Брат Жан после окончания войны получил от короля аббатство Телем. В переводе с греческого это значит «желанная». Там он так устроил жизнь людей, что о ней поистине можно говорить как о жизни желанной.
«Вся их жизнь была подчинена не законам, не уставам и не правилам, а их собственной доброй воле и хотению… Их устав состоял только из одного правила: делай что хочешь…»
У читателя, естественно, возникал вопрос: разве не будет тогда анархии, разгула диких страстей, безнаказанности преступлений?
Рабле отвечал, указывая на социальные корни человеческих пороков: «…людей свободных, происходящих от добрых родителей, просвещенных, вращающихся в порядочном обществе, сама природа наделяет инстинктом и побудительной силою, которые постоянно наставляют их на добрые дела и отвлекают от порока, и сила эта зовется у них честью.

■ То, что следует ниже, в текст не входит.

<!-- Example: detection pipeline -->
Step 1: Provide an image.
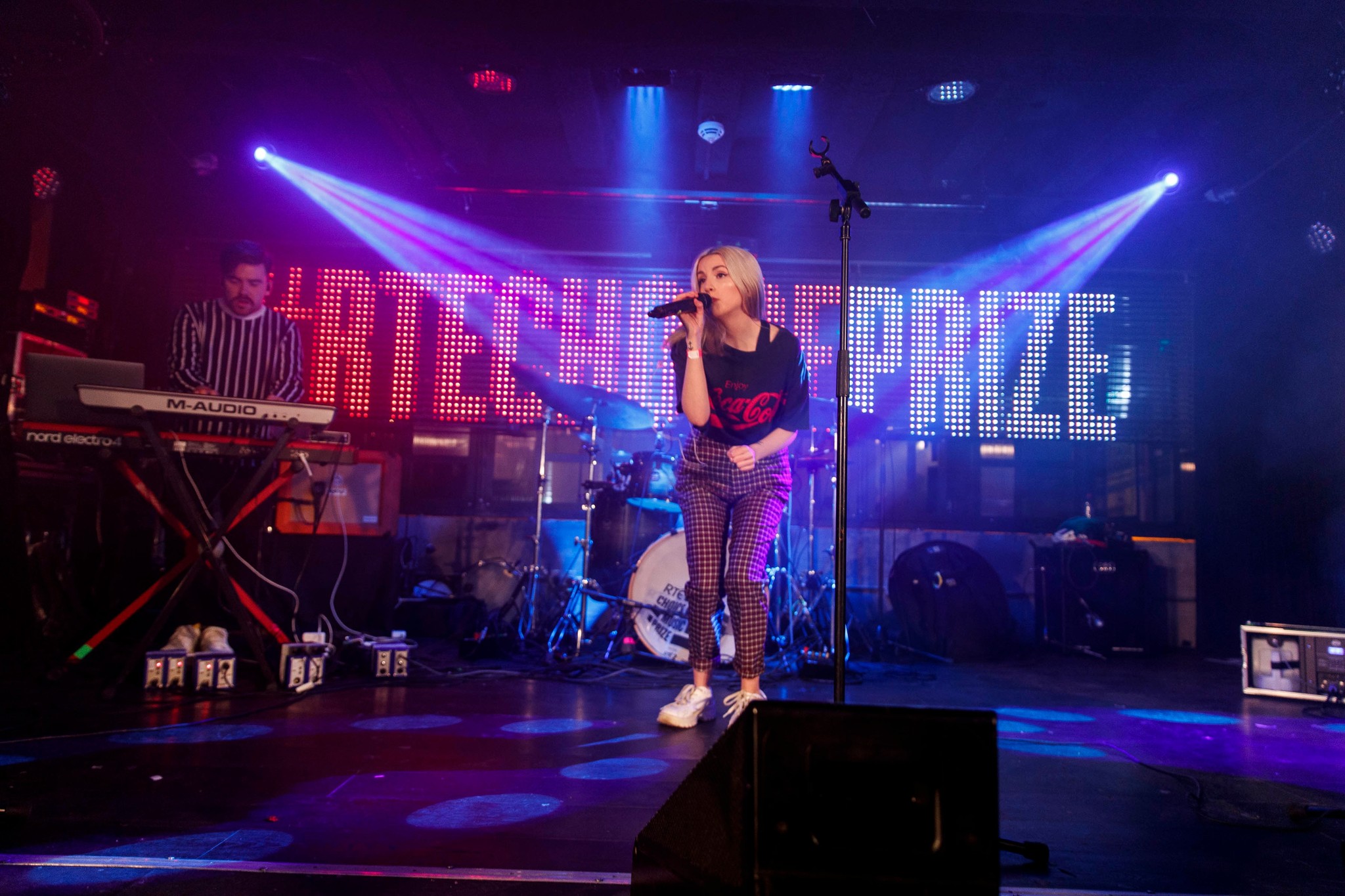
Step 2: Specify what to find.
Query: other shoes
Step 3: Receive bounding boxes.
[160,624,199,655]
[200,625,233,652]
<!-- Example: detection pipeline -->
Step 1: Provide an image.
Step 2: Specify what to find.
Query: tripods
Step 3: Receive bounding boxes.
[471,403,641,670]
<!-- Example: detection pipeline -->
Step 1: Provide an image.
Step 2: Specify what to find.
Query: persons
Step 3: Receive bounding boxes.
[159,242,305,652]
[656,246,808,727]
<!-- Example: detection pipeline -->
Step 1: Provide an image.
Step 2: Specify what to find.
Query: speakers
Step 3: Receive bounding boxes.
[629,697,1002,896]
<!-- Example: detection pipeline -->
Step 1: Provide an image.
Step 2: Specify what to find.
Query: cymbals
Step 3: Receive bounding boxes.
[797,456,835,468]
[807,395,861,426]
[535,379,656,431]
[510,364,555,405]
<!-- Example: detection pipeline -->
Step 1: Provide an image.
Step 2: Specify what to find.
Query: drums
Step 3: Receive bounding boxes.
[586,489,680,602]
[626,527,770,665]
[623,451,682,514]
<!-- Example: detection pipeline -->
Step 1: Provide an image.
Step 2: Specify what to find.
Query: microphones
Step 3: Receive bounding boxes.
[1002,839,1050,863]
[646,292,711,322]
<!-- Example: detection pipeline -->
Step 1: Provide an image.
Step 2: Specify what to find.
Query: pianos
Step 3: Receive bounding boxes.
[18,380,363,666]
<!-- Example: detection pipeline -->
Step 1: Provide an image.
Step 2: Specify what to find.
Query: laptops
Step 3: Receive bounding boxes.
[23,353,144,429]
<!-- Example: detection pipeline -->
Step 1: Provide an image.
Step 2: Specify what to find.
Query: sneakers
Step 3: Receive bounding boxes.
[722,688,767,727]
[655,681,712,727]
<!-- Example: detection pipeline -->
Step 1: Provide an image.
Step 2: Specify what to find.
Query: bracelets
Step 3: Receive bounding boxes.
[686,349,702,359]
[748,445,758,462]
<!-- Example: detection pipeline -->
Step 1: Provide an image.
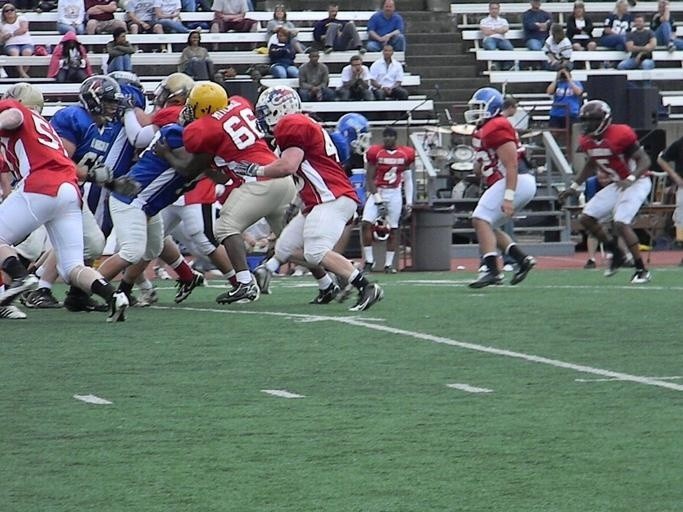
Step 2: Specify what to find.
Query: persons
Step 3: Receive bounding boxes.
[652,2,683,51]
[596,17,627,52]
[156,2,192,34]
[57,0,85,34]
[581,167,635,269]
[25,74,125,307]
[657,135,683,255]
[19,72,144,307]
[0,83,127,321]
[2,2,35,77]
[524,2,552,50]
[617,17,659,68]
[467,88,537,286]
[537,67,588,174]
[66,78,228,312]
[48,34,92,82]
[369,44,410,101]
[497,98,517,117]
[268,4,301,53]
[481,2,516,70]
[328,113,370,175]
[359,130,417,272]
[105,26,133,73]
[270,28,299,77]
[313,4,364,54]
[153,76,340,306]
[234,86,383,312]
[142,71,244,305]
[568,3,597,50]
[340,56,374,100]
[84,0,127,37]
[297,49,336,98]
[211,0,254,33]
[608,1,635,26]
[542,26,574,69]
[119,0,162,35]
[574,101,651,283]
[368,0,405,51]
[183,31,213,80]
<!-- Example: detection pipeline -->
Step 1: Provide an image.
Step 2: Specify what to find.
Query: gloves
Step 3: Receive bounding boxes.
[87,162,113,182]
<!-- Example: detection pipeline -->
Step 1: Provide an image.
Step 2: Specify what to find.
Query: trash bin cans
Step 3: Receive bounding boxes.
[410,205,454,271]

Но когда тех же людей давят и гнетут подлое насилие и принуждение, они обращают благородный свой пыл, с которым они добровольно устремлялись к добродетели, на то, чтобы сбросить с себя и свергнуть ярмо рабства, ибо нас искони влечет к запретному и мы жаждем того, в нем нам отказано».
Следовательно, задача состоит в том, чтобы избавить человека от принуждения, от рабства. Человек должен быть свободен не только от насилия со стороны человека, но и от того неумолимого палача человеческих желаний, стремлений, крылатой человеческой мечты, имя которому — нужда. Обитатели Телема свободны, равны и обеспечены.
Телемиты счастливы, доброжелательны друг к другу и прекрасны как физически, так и духовно. В этом мире абсолютной свободы распустились удивительные и благоуханные цветы человеческих дарований: телемиты — поэты и музыканты, ученые и одновременно артисты. Их интеллектуальные интересы разносторонни, знания энциклопедичны. Мечта Рабле поистине светла и лучезарна, перед ней блекнут суровые проекты Томаса Мора, в утопическом государстве которого провозглашен принцип умеренности человеческих желаний.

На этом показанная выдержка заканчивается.